Именно тогда, когда Альфа был полон горького и бессильного сарказма, разразилось восстание. На протяжении двух месяцев над Варшавой стоял столб дыма и огня высотой километра два. В результате уличных боев погибло около 200 тысяч людей, а те районы города, которые не были уничтожены бомбами и огнем тяжелой артиллерии, — были сожжены отрядами СС; город, который до восстания насчитывал более миллиона жителей, после восстания был пустыней руин, его население было депортировано, а мостовые, лишившиеся булыжника, превращены в кладбища. Альфа жил на самом краю города, в кварталах, граничивших с полями. Благодаря этому он уцелел и ему удалось пробраться через ту зону, где уходящих из города хватали и отправляли на принудительные работы и в концлагеря.
В апреле 1945 года, уже после изгнания немцев Красной Армией (бои тогда шли у стен Берлина), мы приехали с Альфой в Варшаву[72] и бродили вместе по горам кирпича и щебня, которые возносились там, где когда-то были улицы. Несколько часов мы были в том уголке города, который когда-то хорошо знали. Теперь мы не могли его узнать. Мы вскарабкались по склону красно-кирпичной горы и вошли в фантастический лунный ландшафт. Царила абсолютная тишина. Балансируя, чтобы не упасть, мы спускались вниз по осыпям, и перед нами открывались все новые картины пустоты и разорения. В одном из ущелий мы наткнулись на дощечку, прикрепленную к железному пруту. На дощечке мы прочли надпись, сделанную коричневой краской (краска выглядела, как кровь). Надпись гласила: «Дорога страданий поручика Збышека». Альфа, должно быть, думал о том же, о чем и я. Эти слова звучали как крик из размозженной земли, крик, обращенный только к небу. Он вопиял о справедливости. Кем был поручик Збышек? Какие были его страдания, о которых не узнает никто из живущих? Мы представляли себе, как он полз по этой дороге, которую обозначил надписью один из его товарищей, позже, наверно, тоже погибший. Как усилием воли он поддерживал в себе слабнущие силы и, чувствуя, что ранен, думал только об одном: о том, чтобы выполнить задание. Ради чего? Кто направлял его мудрость или безумство? Был ли поручик монадой Лейбница, имеющей свое предназначение во вселенной, или это был всего лишь сын почтового чиновника, поступающий так, как велит понятие чести, которое внушил ему отец, помнивший моральный кодекс дворянской усадьбы?
Мы шли дальше и попали на протоптанную тропинку. Тропинка привела нас в котловину между горами. На дне котловины стоял кое-как сколоченный крест, а на нем каска. Под крестом свежепосаженные цветы. Здесь лежал чей-то сын, мать нашла дорогу к нему и протоптала тропинку, ежедневно его посещая.
Вдруг послышалось громыхание как бы театрального грома. Это подул ветер, и куски изогнутой жести, державшиеся на стене, торчавшей как гребень скалы, заколотились друг о друга. Мы выбрались из развалин на почти нетронутый дворик. В зарослях бурьяна видны были заржавевшие машины, а на ступеньках сгоревшей виллы мы нашли книги с записью прихода и расхода.

Предоставленные записи —
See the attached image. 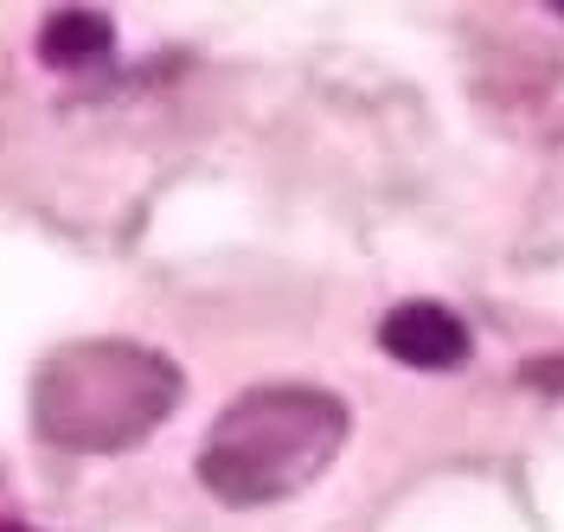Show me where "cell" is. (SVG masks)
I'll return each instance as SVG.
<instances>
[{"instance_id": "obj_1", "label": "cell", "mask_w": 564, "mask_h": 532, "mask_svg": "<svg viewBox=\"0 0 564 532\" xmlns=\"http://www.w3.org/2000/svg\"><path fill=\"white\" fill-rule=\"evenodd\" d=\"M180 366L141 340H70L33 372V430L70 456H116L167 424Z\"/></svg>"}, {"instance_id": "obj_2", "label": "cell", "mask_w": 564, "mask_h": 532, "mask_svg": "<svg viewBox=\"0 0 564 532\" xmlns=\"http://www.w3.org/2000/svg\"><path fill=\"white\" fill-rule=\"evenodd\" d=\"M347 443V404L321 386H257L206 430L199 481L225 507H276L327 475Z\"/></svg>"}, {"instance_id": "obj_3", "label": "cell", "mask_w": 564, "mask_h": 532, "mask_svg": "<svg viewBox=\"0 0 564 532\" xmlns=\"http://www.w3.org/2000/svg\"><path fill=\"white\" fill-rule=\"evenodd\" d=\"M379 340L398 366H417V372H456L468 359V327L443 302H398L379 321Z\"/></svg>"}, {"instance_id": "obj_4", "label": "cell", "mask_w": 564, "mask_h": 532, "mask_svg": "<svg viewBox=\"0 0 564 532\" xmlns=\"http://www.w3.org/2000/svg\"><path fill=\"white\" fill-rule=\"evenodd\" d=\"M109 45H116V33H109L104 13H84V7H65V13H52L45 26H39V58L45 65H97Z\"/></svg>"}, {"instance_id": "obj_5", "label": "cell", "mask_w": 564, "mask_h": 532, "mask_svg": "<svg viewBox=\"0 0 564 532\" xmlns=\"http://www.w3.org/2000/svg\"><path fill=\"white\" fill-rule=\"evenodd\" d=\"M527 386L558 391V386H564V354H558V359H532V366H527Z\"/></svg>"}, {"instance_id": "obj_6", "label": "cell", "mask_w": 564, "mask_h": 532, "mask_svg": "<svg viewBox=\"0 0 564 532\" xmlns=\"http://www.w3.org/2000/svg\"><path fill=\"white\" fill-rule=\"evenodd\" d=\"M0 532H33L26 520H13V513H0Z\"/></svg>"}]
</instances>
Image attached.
* * *
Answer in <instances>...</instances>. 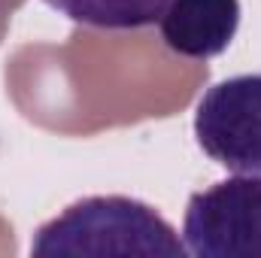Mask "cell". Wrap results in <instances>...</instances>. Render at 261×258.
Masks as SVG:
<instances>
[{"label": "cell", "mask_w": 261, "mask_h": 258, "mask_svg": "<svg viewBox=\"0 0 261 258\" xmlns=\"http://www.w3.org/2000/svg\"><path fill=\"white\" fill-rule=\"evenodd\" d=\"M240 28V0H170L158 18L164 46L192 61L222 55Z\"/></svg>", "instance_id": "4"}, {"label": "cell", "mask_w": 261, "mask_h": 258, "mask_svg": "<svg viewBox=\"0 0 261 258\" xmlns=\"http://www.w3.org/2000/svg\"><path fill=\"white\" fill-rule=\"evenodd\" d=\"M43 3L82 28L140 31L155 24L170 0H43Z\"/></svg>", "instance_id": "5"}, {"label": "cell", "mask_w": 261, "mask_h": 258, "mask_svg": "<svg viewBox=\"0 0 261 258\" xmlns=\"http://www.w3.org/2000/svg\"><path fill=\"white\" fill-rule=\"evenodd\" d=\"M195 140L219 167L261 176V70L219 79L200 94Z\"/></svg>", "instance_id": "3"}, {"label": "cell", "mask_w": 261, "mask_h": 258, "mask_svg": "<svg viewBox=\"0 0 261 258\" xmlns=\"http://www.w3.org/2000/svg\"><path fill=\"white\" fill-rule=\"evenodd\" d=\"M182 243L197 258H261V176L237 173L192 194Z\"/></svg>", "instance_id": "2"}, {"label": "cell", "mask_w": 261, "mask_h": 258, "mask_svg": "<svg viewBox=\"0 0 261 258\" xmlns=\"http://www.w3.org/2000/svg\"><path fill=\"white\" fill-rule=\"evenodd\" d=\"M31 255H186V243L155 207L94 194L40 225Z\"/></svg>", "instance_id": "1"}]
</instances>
--
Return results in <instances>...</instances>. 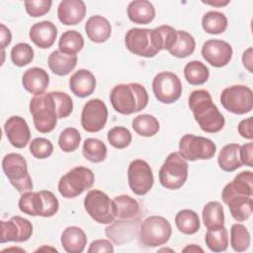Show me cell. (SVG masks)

Суть задания —
Какой краской, согласно отрывку, была сделана надпись на дощечке, найденной в одном из ущелий?

Ответ —
Надпись была сделана коричневой краской.